====== DATA ENTRIES ======

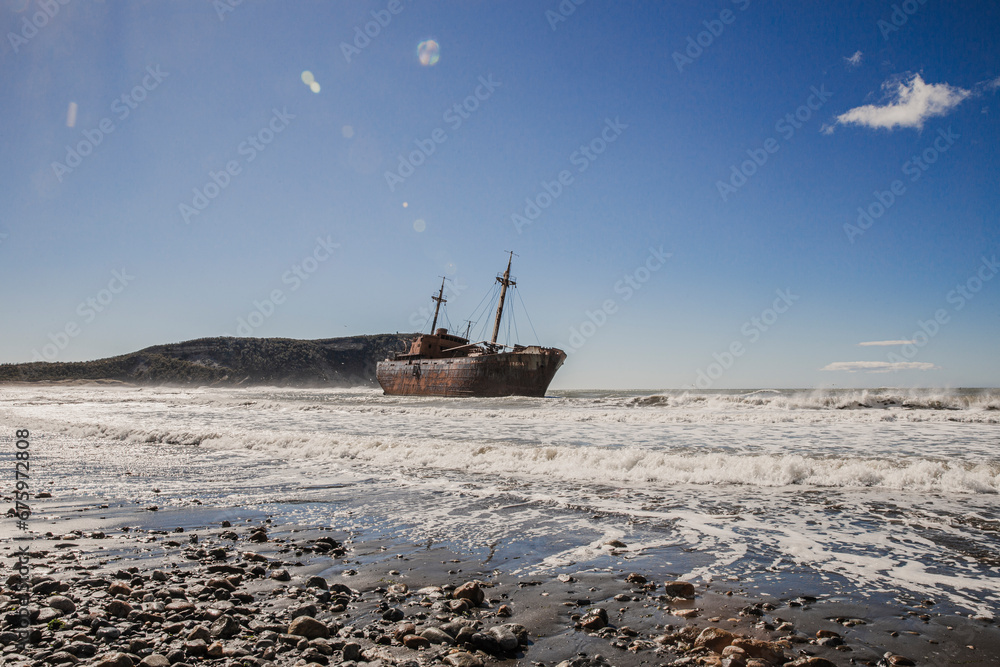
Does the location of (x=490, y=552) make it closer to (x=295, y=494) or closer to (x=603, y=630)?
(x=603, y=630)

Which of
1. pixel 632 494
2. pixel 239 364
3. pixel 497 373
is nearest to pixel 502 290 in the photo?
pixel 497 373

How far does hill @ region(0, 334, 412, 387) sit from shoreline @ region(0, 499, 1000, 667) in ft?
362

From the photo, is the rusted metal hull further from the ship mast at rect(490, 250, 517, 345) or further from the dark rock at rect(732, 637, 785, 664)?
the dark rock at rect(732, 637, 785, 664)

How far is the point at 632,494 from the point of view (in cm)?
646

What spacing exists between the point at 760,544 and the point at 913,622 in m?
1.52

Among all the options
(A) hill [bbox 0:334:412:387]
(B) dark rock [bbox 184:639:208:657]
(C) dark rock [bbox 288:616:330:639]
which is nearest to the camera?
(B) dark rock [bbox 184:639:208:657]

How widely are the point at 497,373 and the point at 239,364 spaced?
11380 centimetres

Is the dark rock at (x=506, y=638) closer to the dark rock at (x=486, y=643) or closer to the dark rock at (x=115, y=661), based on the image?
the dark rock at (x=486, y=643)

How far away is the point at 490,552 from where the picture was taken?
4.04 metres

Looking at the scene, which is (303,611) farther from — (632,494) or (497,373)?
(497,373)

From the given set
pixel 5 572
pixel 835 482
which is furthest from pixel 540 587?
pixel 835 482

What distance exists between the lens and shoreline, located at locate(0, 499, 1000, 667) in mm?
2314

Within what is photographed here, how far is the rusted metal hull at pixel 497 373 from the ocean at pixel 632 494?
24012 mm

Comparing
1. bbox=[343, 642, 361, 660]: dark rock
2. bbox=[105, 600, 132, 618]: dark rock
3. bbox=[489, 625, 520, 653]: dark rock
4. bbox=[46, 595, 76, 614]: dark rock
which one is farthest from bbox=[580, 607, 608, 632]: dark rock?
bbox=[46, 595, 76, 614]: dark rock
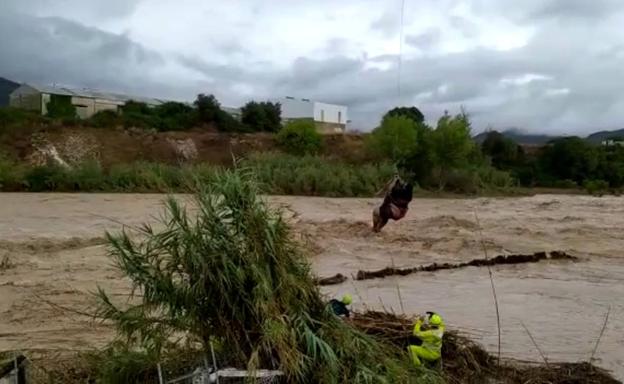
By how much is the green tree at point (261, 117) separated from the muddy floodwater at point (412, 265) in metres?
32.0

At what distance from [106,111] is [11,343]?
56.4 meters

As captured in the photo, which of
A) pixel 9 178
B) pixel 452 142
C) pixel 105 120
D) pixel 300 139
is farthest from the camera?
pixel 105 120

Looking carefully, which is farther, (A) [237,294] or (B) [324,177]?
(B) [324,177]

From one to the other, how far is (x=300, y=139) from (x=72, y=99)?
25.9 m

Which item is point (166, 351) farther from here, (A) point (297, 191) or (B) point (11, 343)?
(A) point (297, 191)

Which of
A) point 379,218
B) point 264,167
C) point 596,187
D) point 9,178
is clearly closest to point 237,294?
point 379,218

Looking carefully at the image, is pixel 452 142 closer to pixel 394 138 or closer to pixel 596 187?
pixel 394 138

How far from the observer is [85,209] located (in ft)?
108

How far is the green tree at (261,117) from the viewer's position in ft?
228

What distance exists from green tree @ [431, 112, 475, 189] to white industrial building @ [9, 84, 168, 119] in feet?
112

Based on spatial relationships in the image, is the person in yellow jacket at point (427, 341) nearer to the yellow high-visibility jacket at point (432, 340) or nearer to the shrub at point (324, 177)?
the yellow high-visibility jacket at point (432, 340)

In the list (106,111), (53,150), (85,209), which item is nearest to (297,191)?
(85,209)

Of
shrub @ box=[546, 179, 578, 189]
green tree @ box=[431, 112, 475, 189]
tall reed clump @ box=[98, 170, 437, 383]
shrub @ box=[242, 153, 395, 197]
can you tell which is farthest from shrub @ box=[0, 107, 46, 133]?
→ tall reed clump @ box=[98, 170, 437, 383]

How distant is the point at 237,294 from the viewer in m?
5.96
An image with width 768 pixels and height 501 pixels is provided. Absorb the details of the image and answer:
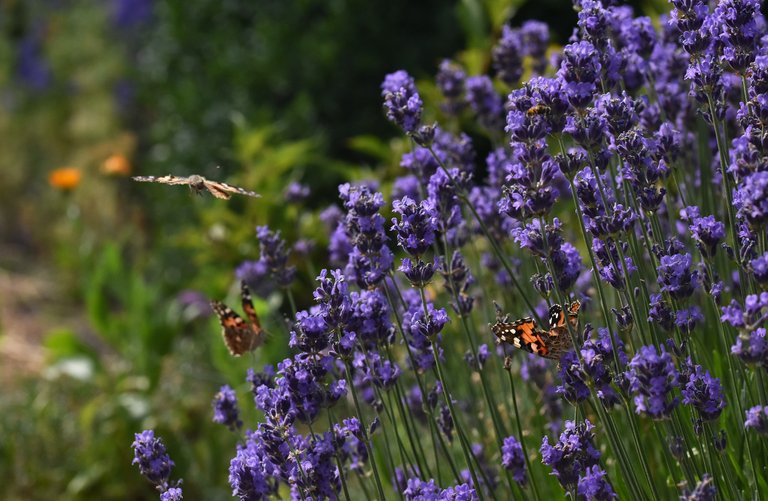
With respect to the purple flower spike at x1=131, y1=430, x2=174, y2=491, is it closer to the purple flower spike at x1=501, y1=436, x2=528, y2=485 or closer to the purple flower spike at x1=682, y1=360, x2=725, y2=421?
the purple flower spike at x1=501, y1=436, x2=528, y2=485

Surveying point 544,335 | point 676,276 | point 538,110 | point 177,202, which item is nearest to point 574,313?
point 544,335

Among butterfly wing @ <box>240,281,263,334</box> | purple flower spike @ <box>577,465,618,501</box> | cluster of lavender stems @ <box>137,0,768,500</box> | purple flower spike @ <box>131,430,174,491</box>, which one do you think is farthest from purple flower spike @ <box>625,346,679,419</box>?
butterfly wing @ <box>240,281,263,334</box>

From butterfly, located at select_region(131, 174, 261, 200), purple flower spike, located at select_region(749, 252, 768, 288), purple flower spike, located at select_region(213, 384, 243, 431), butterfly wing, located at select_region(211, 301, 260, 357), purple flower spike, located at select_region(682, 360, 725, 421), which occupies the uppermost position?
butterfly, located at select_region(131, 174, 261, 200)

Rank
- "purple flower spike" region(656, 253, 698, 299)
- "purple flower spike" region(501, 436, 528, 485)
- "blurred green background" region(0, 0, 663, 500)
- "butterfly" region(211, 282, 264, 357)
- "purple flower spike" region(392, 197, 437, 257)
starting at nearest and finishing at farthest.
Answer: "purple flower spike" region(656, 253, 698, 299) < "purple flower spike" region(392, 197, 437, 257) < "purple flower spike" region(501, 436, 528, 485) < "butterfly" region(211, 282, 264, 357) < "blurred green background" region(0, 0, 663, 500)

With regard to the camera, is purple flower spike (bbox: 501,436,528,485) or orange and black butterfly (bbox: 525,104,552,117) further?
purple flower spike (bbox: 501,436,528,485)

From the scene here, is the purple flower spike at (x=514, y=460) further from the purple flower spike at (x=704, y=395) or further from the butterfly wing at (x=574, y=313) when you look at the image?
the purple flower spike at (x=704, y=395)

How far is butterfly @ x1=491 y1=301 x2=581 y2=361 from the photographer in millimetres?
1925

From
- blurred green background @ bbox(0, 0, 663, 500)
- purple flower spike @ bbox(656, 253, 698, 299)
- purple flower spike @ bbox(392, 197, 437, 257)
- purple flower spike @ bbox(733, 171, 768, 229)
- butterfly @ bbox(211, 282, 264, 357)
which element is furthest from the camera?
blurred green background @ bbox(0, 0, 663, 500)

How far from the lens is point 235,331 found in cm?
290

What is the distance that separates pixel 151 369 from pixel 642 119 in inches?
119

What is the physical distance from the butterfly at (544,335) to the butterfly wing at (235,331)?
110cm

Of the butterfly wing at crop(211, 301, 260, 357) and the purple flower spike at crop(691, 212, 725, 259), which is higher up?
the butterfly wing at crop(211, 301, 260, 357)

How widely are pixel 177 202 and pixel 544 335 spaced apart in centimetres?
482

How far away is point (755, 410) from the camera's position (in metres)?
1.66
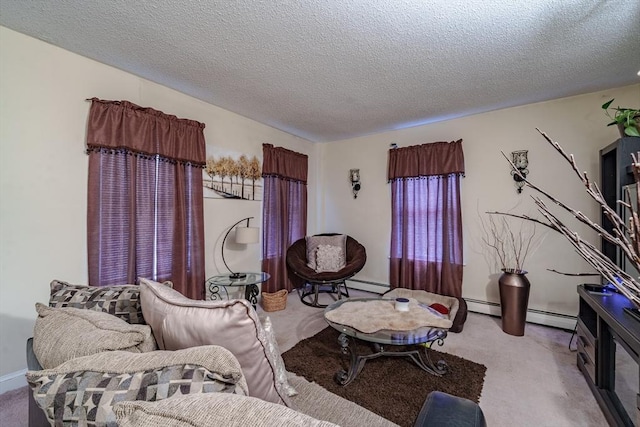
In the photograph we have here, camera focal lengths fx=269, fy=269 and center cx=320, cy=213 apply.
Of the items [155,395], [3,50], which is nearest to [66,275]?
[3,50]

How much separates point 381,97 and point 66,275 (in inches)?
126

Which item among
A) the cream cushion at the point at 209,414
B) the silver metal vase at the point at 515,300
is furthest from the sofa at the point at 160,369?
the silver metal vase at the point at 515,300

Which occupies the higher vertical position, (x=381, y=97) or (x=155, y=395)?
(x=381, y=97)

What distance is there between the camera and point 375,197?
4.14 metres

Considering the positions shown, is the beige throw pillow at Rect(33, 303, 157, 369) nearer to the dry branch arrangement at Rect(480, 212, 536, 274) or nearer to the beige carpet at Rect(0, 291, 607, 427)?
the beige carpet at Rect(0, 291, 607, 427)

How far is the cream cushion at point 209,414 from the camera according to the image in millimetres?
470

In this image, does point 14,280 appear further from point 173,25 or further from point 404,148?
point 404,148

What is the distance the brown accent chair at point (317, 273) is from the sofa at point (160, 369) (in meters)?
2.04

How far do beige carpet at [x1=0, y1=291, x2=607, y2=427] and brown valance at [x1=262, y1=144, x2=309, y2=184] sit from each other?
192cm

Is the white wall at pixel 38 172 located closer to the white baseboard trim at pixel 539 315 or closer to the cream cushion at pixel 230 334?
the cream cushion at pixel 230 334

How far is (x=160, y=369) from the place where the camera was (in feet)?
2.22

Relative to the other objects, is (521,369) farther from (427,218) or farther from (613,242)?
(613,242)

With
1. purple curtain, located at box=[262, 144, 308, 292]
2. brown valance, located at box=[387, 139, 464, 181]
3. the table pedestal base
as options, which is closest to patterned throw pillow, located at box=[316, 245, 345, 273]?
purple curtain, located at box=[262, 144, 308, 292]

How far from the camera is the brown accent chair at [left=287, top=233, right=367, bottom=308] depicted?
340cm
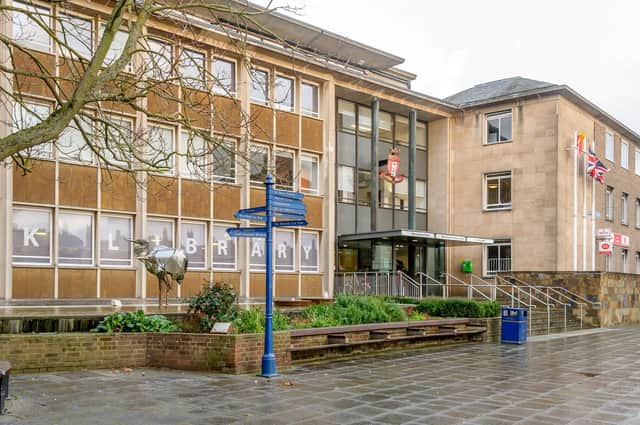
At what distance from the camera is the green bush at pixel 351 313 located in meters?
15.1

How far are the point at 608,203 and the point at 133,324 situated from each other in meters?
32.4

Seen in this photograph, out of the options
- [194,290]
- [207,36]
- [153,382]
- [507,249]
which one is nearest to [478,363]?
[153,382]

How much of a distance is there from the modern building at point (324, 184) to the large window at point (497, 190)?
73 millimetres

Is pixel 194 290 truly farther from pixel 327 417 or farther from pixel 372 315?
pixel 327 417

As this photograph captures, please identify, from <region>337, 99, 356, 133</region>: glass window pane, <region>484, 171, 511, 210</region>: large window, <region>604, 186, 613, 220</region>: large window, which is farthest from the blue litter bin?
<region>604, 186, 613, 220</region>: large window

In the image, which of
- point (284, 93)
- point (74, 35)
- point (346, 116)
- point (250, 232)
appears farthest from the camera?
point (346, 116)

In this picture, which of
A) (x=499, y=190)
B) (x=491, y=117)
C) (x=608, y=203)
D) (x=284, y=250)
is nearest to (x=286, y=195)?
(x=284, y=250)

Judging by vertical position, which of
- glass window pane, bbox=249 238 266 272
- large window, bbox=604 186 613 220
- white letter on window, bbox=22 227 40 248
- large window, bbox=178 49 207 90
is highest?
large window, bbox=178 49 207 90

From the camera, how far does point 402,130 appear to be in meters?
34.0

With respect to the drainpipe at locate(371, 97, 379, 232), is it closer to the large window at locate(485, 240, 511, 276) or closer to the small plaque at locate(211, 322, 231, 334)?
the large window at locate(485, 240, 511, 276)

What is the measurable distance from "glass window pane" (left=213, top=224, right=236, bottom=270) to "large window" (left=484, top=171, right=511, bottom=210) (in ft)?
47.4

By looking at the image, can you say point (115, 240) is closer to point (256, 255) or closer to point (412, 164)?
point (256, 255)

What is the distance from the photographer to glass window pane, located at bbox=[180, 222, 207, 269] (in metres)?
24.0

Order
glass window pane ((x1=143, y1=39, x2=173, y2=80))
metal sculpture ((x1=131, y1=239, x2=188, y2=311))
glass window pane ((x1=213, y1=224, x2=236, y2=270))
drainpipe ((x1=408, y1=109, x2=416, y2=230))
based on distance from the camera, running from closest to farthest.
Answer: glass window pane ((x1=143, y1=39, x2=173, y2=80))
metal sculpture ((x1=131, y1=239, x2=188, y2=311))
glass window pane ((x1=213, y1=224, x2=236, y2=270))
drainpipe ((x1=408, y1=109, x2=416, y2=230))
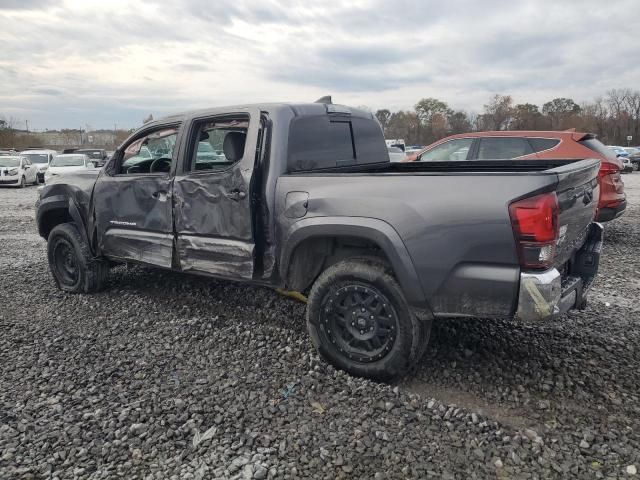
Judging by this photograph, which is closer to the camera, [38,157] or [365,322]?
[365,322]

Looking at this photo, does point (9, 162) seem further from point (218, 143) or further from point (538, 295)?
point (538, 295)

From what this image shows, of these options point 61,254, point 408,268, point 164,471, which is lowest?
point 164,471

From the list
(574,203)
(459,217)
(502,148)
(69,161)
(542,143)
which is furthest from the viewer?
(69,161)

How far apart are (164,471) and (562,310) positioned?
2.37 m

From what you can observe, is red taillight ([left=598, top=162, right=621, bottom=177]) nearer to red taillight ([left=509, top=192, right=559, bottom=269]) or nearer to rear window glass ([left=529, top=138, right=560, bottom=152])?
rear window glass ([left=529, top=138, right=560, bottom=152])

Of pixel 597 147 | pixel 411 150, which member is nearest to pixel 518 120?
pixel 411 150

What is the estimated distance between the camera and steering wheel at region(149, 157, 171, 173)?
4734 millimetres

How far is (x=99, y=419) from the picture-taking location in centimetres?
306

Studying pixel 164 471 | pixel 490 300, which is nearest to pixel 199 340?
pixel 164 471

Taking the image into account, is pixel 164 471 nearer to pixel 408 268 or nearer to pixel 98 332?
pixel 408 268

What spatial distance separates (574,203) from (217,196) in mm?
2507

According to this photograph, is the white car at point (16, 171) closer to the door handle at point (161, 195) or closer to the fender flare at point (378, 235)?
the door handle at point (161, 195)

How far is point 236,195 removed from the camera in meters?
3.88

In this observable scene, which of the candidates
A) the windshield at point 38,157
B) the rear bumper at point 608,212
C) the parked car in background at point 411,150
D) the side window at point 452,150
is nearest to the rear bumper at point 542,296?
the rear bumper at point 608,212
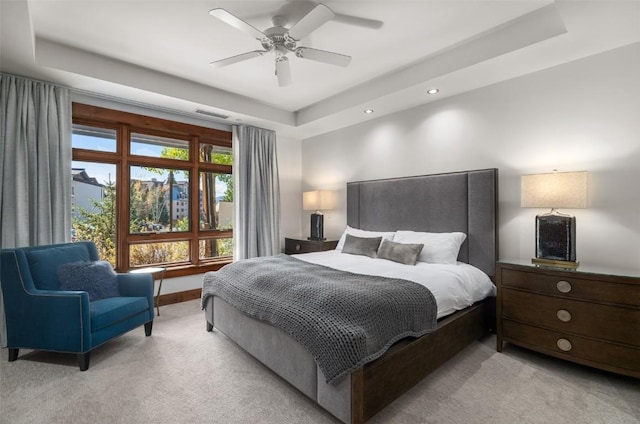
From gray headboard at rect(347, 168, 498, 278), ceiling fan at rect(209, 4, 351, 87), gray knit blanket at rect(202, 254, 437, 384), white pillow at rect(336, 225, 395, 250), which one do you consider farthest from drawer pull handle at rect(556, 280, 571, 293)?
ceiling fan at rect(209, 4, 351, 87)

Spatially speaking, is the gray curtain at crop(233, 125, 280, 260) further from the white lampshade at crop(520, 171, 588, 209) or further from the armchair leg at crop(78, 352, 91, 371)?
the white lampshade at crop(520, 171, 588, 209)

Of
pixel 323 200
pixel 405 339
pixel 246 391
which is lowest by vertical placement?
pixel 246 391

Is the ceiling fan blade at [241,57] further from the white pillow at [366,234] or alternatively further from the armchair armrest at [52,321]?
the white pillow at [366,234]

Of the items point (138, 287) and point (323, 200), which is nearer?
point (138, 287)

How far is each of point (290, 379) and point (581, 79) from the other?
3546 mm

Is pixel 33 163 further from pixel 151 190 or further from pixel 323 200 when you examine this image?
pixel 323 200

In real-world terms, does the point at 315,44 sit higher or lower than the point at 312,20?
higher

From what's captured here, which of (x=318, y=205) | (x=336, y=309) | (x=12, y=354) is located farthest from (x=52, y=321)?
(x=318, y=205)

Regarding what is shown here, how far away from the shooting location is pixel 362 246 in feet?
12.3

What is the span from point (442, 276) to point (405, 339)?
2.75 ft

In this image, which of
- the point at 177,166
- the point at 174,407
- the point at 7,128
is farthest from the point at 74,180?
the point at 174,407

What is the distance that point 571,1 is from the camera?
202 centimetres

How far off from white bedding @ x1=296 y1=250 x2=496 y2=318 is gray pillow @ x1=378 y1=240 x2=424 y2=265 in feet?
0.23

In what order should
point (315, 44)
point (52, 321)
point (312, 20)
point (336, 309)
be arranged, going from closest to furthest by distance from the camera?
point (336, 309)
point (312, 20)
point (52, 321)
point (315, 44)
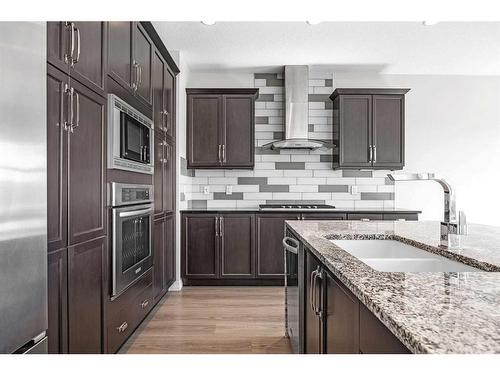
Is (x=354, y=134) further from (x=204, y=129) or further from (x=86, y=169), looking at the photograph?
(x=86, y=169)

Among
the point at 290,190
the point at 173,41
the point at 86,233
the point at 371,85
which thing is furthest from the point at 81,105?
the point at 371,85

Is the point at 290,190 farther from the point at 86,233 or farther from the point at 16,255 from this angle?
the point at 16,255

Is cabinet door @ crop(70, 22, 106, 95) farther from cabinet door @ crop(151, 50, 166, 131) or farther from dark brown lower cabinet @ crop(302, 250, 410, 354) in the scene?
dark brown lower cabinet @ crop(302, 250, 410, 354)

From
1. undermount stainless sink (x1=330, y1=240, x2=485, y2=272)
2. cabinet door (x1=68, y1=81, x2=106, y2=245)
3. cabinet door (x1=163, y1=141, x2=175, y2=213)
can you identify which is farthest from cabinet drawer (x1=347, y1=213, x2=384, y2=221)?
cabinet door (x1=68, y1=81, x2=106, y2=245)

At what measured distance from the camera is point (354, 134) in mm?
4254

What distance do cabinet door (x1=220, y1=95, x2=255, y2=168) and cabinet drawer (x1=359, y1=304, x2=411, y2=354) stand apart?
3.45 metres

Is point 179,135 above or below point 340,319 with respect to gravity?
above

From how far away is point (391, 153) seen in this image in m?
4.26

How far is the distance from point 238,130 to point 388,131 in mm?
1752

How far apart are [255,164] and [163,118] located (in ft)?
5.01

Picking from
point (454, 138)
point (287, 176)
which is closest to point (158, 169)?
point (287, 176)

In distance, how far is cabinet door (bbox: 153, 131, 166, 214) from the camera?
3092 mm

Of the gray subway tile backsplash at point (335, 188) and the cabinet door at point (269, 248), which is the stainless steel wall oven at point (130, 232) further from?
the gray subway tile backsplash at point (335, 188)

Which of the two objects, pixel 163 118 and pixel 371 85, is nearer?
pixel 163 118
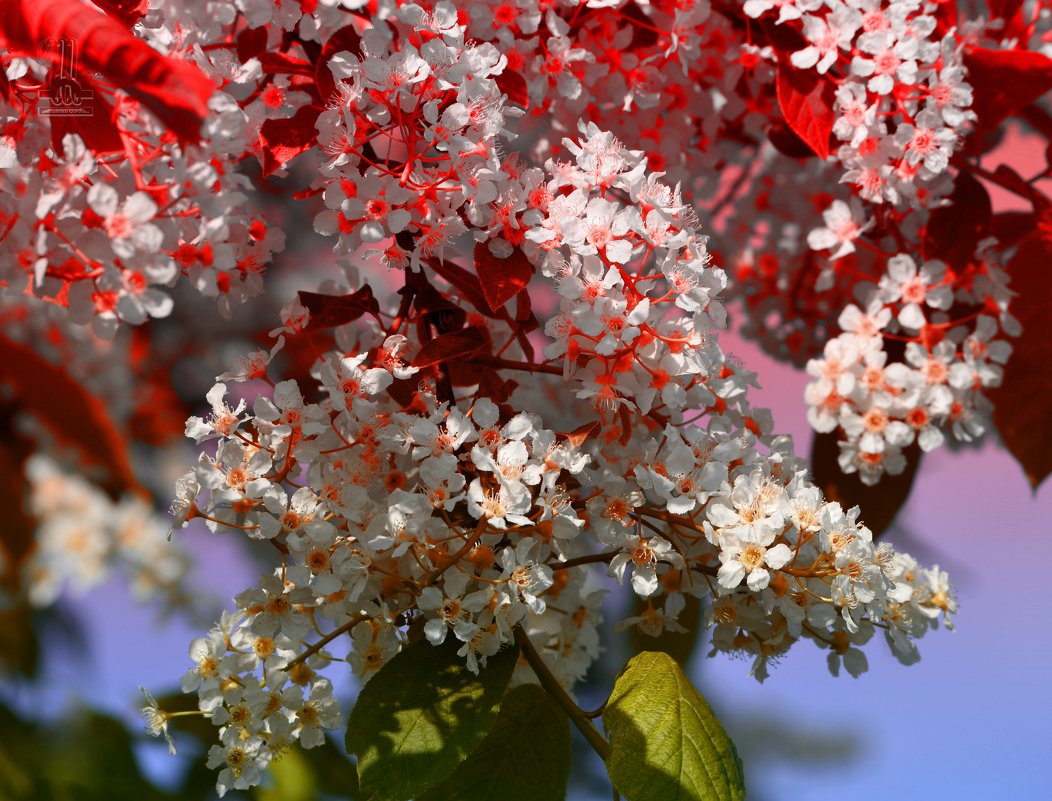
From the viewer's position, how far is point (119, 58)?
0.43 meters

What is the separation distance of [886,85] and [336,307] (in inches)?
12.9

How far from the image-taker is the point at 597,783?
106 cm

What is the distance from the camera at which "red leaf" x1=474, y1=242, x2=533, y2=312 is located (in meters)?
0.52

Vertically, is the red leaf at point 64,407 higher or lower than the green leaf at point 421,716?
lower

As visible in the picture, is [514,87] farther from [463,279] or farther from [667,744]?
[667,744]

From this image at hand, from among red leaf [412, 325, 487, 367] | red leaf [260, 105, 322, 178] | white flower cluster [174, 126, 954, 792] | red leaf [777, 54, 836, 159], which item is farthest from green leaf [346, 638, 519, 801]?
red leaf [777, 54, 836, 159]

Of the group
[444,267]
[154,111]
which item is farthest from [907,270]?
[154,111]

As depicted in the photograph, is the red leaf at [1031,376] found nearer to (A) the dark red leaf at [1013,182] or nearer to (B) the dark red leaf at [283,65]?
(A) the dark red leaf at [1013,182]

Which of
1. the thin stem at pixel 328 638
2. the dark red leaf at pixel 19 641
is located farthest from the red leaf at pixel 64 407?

======

Please count how many lines in the rows above contain the string "cream", treating uppercase and lowercase as different. Reply with only the number.

* _PROBLEM SOLUTION_: 4